Help from Belarusian border guards?
Thus far, refugees from the Middle East have primarily come to Europe via Turkey and the Aegean Sea, a journey that has proven deadly for many of the asylum-seekers who attempt it. Lukashenko’s newly established route is safer, leading as it does from Minsk to an overland border with the EU. Often, the border is only marked with two boundary posts, one for Belarus and the other for Lithuania. Even in places where the border is protected by a fence and surveillance cameras, as is the case near the Lithuanian border post of Medininkai, it doesn’t slow down the migrants much.
It seems likely that the migrants don’t choose their path across the border themselves, but have help from smugglers and from Belarusian border guards. In a country like Belarus, nothing happens without official involvement, particularly when foreigners are involved, says a former regime official.

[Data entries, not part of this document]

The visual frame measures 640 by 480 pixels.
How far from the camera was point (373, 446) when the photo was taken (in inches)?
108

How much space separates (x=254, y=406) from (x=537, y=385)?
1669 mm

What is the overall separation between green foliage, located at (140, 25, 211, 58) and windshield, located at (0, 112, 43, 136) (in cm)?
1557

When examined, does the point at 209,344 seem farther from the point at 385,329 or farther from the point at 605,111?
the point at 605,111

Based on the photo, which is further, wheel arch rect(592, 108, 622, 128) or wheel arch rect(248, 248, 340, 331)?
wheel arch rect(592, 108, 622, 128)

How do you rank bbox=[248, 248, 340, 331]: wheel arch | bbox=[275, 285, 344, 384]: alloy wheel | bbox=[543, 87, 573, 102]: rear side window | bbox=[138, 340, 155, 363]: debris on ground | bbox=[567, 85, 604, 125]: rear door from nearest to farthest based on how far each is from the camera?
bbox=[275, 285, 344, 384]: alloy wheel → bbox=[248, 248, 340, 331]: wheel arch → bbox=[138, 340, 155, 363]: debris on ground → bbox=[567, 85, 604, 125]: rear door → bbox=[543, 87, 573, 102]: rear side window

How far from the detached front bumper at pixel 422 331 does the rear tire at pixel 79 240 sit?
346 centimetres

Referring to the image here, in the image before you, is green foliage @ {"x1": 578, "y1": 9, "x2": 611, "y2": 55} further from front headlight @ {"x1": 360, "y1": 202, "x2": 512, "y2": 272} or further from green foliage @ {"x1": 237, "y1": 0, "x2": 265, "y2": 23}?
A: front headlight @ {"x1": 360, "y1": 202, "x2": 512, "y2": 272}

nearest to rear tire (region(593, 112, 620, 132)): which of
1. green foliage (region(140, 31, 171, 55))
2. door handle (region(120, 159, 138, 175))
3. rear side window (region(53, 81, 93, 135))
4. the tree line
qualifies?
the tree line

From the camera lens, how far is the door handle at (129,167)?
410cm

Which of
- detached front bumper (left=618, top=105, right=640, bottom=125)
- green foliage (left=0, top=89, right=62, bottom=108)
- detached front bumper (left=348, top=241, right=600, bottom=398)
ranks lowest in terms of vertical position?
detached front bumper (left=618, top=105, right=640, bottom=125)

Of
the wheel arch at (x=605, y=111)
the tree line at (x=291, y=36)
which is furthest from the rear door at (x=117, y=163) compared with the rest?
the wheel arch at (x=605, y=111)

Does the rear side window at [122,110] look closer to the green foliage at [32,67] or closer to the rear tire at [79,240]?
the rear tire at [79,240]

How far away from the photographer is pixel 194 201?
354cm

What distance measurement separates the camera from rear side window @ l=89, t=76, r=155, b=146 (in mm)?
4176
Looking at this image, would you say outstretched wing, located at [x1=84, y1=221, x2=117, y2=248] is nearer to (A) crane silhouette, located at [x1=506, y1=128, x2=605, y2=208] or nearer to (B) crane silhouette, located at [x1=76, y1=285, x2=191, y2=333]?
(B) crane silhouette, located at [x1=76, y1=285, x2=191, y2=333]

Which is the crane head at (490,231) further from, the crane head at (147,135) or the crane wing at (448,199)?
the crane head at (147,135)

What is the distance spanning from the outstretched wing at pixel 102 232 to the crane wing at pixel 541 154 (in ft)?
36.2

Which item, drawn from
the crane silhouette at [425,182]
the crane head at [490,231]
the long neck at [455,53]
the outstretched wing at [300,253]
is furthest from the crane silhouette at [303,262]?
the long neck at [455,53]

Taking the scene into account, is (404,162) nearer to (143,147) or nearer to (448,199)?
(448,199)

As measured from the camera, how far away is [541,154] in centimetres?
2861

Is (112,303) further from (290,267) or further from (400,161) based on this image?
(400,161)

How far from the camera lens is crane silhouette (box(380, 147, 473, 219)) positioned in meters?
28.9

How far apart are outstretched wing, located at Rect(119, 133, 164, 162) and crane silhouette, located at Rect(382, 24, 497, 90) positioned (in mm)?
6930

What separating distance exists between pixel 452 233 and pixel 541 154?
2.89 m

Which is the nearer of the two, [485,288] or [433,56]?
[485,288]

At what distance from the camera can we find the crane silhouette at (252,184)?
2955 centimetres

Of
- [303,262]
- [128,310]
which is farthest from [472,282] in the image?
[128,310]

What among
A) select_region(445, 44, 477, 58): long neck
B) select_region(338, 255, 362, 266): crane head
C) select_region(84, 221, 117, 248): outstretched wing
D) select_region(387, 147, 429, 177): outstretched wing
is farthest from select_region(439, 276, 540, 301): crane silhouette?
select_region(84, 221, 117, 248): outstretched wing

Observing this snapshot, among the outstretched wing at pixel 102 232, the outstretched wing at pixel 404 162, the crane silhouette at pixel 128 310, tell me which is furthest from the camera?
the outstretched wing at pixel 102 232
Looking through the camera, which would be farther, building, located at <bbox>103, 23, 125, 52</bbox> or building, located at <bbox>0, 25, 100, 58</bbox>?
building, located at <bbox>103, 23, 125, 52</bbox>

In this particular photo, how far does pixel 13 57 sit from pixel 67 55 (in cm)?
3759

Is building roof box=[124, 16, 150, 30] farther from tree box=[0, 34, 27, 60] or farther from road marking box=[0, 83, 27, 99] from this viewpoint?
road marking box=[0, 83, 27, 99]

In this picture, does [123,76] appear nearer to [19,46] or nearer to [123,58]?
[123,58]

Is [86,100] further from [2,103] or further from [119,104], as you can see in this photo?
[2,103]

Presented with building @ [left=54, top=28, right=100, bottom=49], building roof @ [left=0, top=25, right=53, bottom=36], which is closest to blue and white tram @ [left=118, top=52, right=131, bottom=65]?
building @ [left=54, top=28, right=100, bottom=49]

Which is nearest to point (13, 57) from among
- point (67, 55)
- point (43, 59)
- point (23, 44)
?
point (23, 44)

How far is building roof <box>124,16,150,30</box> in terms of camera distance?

The Lithuanian Interior Ministry released a video that was filmed from a Frontex helicopter. It shows an off-road vehicle accompanying a group of refugees to the Lithuanian border. The ministry says that such vehicles are used by Belarusian border guards.
“We are people, too”
The refugees in the Rūdninkai tent camp, though, claim that they have had no help from smugglers or Belarusian officials. “We came by ourselves,” the men say. Only very few of them still have their passports. Sleman says that the travel agency in Minsk held on to his papers, while others claim to have lost their documents along the way.
The Iraqi is hoping that he will soon be able to apply for asylum. But he says he isn’t particularly optimistic. A few men have been able to leave the camp, but they were all refugees from Belarus who had the support of an aid agency.
Sleman doesn’t understand why they were helped and he wasn’t, saying it is unfair. “We are people, too, and we also need protection,” he says. No matter what happens, he insists, he refuses to return to Baghdad, where he would be under threat. He fears that he and the other refugees might have to spend several more months in the tents in the forest near Rūdninkai. Fall, though, is right around the corner and temperatures will drop. “What then?” he wonders.